Plains was also very happy about the deal as well as evidenced by these comments from CEO Jim Flores immediately after the deal was announced:

We will always and continue to measure our direct capital expenditures against the dollar per boe valuation of our stock. Therefore we have not participated in the latest hot play, and instead elected to repurchase our stock and while we were constantly reviewing the landscape for opportunities that provided superior returns of significant positive impact to our company.

We believe the Haynesville Shale is one of those unique opportunities. The Haynesville Shale impact we think will be no less than the San Juan Basin coal seam gas impact of the late '80s and early '90s.
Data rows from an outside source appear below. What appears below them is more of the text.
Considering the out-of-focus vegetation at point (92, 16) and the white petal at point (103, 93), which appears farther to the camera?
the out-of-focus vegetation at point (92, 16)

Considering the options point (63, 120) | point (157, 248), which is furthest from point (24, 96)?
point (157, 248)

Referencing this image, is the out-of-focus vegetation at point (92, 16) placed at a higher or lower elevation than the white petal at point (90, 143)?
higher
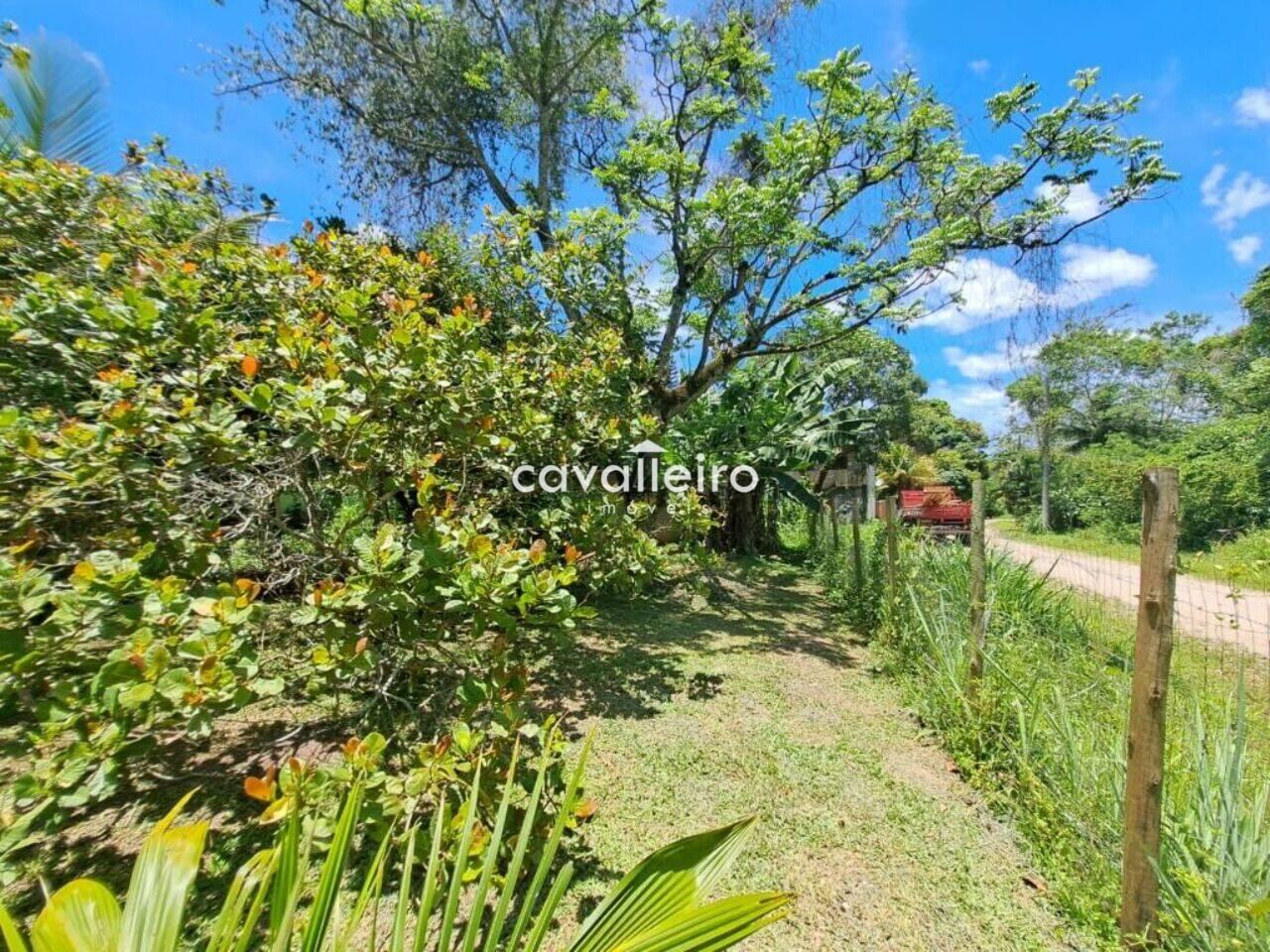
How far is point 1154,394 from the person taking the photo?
24.4m

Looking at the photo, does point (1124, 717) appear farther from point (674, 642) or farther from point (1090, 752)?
point (674, 642)

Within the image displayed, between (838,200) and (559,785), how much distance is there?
815 centimetres

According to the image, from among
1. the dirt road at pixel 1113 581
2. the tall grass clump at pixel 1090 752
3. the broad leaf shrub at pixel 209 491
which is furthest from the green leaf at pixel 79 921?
the dirt road at pixel 1113 581

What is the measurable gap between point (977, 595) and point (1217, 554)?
8048 millimetres

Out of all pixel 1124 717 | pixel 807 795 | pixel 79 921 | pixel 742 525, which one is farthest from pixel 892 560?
pixel 742 525

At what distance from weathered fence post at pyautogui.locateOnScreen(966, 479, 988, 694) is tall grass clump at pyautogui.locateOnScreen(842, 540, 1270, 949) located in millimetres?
70

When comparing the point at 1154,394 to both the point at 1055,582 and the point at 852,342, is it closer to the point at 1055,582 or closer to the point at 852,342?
the point at 852,342

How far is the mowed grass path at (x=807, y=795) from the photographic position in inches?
87.9

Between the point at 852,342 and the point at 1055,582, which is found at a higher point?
the point at 852,342

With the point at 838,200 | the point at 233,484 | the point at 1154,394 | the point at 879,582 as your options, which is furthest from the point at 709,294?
the point at 1154,394

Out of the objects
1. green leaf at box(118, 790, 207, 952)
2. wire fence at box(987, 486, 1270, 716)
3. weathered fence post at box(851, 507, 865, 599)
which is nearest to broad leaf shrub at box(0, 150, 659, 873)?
green leaf at box(118, 790, 207, 952)

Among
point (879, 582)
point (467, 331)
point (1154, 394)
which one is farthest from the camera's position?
point (1154, 394)

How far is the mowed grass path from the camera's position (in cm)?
223

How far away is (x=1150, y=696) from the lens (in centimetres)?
190
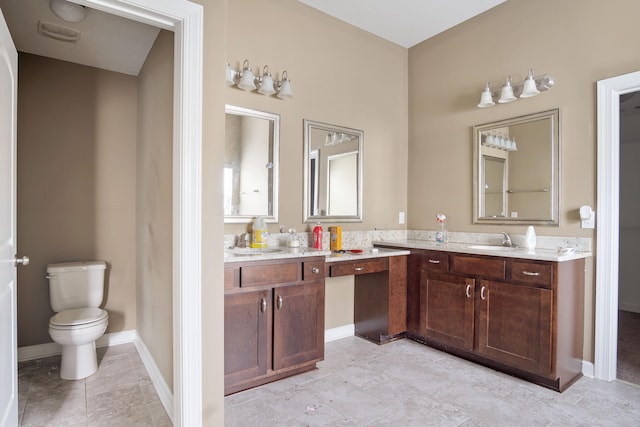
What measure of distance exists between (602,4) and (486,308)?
2.34 m

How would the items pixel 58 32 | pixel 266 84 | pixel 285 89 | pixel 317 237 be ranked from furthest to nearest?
pixel 317 237, pixel 285 89, pixel 266 84, pixel 58 32

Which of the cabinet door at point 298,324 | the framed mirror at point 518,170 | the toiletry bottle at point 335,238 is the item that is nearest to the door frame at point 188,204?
the cabinet door at point 298,324

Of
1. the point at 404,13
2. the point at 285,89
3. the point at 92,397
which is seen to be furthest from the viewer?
the point at 404,13

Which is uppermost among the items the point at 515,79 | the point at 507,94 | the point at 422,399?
the point at 515,79

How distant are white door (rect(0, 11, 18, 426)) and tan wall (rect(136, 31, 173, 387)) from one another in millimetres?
686

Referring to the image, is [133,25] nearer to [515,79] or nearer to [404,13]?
[404,13]

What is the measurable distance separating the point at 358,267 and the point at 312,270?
53cm

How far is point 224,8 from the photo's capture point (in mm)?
1811

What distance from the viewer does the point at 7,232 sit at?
1659mm

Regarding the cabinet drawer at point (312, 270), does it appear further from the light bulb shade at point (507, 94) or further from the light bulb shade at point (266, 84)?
the light bulb shade at point (507, 94)

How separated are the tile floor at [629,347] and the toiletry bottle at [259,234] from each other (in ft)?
8.92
The reservoir here at the Haynesville is beautiful in its simplicity, the massive gas in place, produces -- produced also with dynamic volumes much like the San Juan gas Basin volumes came in everybody in '80s and '90s.
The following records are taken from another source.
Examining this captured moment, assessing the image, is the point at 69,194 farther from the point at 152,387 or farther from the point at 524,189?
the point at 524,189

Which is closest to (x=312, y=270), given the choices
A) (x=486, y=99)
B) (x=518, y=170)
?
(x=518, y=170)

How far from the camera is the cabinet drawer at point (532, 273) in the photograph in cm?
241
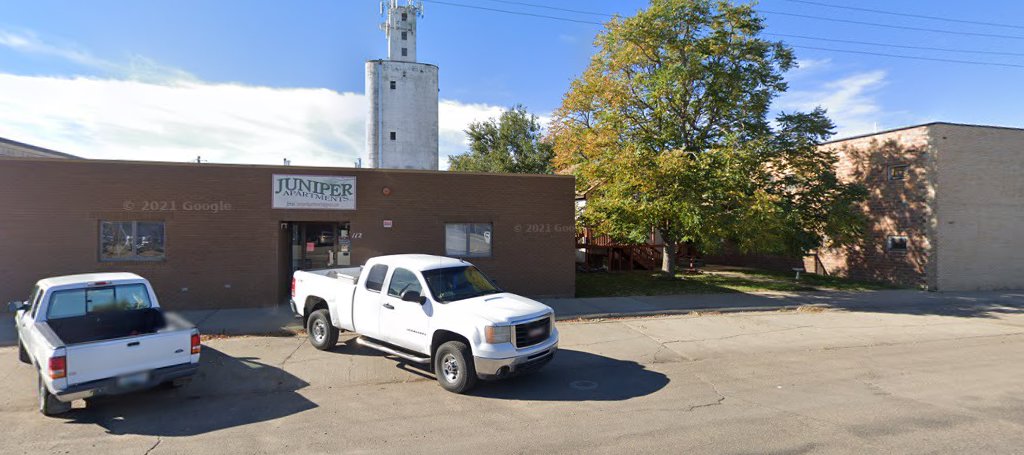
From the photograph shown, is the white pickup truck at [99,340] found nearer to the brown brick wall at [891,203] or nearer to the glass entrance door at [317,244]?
the glass entrance door at [317,244]

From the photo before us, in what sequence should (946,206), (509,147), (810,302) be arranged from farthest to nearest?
(509,147) < (946,206) < (810,302)

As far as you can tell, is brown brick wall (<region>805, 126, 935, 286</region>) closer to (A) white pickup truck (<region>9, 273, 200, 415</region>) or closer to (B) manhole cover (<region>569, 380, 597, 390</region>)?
(B) manhole cover (<region>569, 380, 597, 390</region>)

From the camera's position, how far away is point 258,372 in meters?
7.88

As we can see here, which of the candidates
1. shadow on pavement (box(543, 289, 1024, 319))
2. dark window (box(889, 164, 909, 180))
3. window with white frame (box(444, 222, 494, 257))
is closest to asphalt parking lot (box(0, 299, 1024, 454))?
shadow on pavement (box(543, 289, 1024, 319))

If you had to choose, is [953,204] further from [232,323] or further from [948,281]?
[232,323]

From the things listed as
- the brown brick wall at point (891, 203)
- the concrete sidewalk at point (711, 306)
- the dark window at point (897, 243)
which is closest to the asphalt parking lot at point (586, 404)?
the concrete sidewalk at point (711, 306)

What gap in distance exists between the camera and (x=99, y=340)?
599cm

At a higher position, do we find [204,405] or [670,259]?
[670,259]

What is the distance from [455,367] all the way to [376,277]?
2.27 m

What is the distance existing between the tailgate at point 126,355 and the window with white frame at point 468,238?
830cm

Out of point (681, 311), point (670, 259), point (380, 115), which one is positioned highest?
point (380, 115)

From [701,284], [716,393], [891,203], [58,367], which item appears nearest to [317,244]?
[58,367]

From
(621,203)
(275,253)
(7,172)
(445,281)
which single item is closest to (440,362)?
(445,281)

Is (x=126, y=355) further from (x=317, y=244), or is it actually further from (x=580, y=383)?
(x=317, y=244)
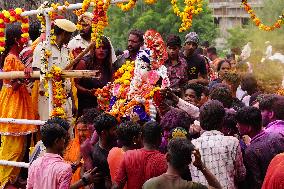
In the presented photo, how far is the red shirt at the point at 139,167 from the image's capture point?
19.9ft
Our current financing plans are to borrow the necessary funds for the acquisition under our recently enlarged revolver with JPMorgan and Bank of America. And we plan to reduce that revolver by $1 billion over time using the excess cash flow of high commodity prices and non-revenue asset sales like real estate and frontier deepwater Gulf of Mexico fields.

Plains weighed the decision to purchase this Haynesville property against the opportunity to repurchase shares that management believed were attractively valued. Plains was very proud of its disciplined approach in the past and its avoidance of chasing the latest hot play. And after deciding to go forward with this acquisition Plains funded it by borrowing money.

As it turns out it was a decision to make a major purchase of natural gas assets at the very top of the market for the hot new Haynesville play.

Fast forward four plus years and we find Plains entering into another large and company changing transaction:

Plains Exploration & Production Company ("PXP" or the "Company") today announces it has entered into a definitive agreement to acquire from BP Exploration & Production Inc. and BP America Production Company ("BP") all of their interests in certain deepwater Gulf of Mexico oil and gas properties for $5.55 billion. The properties include the BP-Operated Marlin, Dorado and King Fields (collectively the Marlin Hub, 100% working interest), BP-Operated Horn Mountain Field (working interest 100%), BP-Operated Holstein Field (working interest 50%), BP non-operated Diana-Hoover Field (33.33% working interest, operated by ExxonMobil) and BP non-operated Ram Powell Field (31% working interest, operated by Shell Offshore Inc.).

This $5.5 billion acquisition from BP (BP) ($6.1 billion when another deal with Shell (RDS.A) is included) is being made by Plains which is a company that has a market capitalization smaller than the size of the deal.

This a deal that is being funded with debt and planned proceeds from the sale of certain assets that Plains owns. Which assets? You guessed it. The assets are those Haynesville acres that Plains purchased four years ago from Chesapeake.

Four years ago Plains paid $3.3 billion for its Haynesville property. Plains now plans to divest those same properties as well as another natural gas property (Madden Deep) for anticipated total proceeds of $1.5 billion to $2 billion.

Plains invested $3.3 billion in the Haynesville at the pinnacle of the natural gas prices and the Haynesville land rush. Plains is now selling these properties for little over $1 billion as the market for natural gas and the Haynesville is likely near a bottom.

Given how this Haynesville investment worked out for Plains shareholders I would be very nervous about the size of this recent Gulf of Mexico investment and the debt involved.

Buy high. Sell low. It is only a good combination if you are a short seller.